Au fond, cette opposition est-elle une si mauvaise chose pour le Parlement? Nathalie Brack est convaincue du contraire. Dans un entretien accordé en 2014 à la Fondation Wiener-Anspach, l'auteure de L'euroscepticisme au sein du Parement européen expliquait que «la présence d'eurosceptiques renforce la représentativité de l'assemblée, puisque ces députés représentent des franges de la population qui sont tout aussi légitimes».
Aussi, la Belge qui enseigne à l'Université libre de Bruxelles, ajoute ceci: «La présence croissante d’eurosceptiques a provoqué d’une part l’irruption d’un style plus conflictuel, plus politique et moins technique, ce qui permet aux citoyens de s’identifier plus facilement avec les enjeux, de comprendre l’impact des politiques européennes sur leur vie quotidienne et donc aussi l’importance d’aller voter.»
Voir un Luxembourgeois voter pour un Italien, un Allemand ou un Belge, c'est quand même un grand pas en avant, non?
Tilly Metz (Groupe des Verts/Alliance libre européenne)
Ces voix dissonantes, on les retrouve aussi à gauche.
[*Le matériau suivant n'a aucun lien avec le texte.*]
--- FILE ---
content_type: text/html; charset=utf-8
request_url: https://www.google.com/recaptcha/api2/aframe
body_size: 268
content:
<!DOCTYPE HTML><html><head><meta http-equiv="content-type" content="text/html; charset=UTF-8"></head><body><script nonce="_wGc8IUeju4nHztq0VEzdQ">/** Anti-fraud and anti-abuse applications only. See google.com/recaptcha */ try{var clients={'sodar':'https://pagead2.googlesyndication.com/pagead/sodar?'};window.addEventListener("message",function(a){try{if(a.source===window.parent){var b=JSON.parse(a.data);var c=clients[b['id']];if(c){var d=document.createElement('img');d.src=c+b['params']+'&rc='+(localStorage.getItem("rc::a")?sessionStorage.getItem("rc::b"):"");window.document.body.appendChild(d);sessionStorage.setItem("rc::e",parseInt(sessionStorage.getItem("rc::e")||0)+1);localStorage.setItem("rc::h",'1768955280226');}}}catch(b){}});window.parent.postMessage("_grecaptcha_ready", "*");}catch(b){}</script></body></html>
Ainsi, le Groupe confédéral de la Gauche unitaire européenne/Gauche verte nordique (39 sièges) au sein duquel figurent des représentants de la France Insoumise, de Die Linke (Allemagne) ou de Syriza (Grèce) se dit «eurosceptique modéré».
Au Luxembourg, où l'on observe toujours avec beaucoup d'attention ses voisins, on ne verrait pas d'un bon œil une éventuelle arrivée de Jean-Luc Mélenchon au poste de Premier ministre en France. «Ce serait la fin du couple franco-allemand tel qu'on le connait», assure Charles Goerens. «Espérons que son association avec les socialistes et les Verts l'assagisse un peu...» Marc Angel, lui, n'est pas un fervent supporter du tribun de la France Insoumise. «Je n'aime pas sa désobéissance à l'Europe.»
Pour Tilly Metz (Groupe des Verts/Alliance libre européenne), «l'Europe est une aventure» qui s'écrit de manière permanente. Ainsi, le 3 mai, elle a voté en faveur de l'adoption d'une proposition visant à réformer les élections européennes afin de n'en faire qu'une seule et pas 27. «Voir un Luxembourgeois voter pour un Italien, un Allemand ou un Belge, c'est quand même un grand pas en avant, non?»
Pour avancer plus vite, Emmanuel Macron et Ursula von der Leyen, la présidente de la Commission, souhaitent une réforme des traités et l'abandon du vote à l'unanimité pour la majorité qualifiée. Une manière de réduire l'euroscepticisme à sa plus simple expression?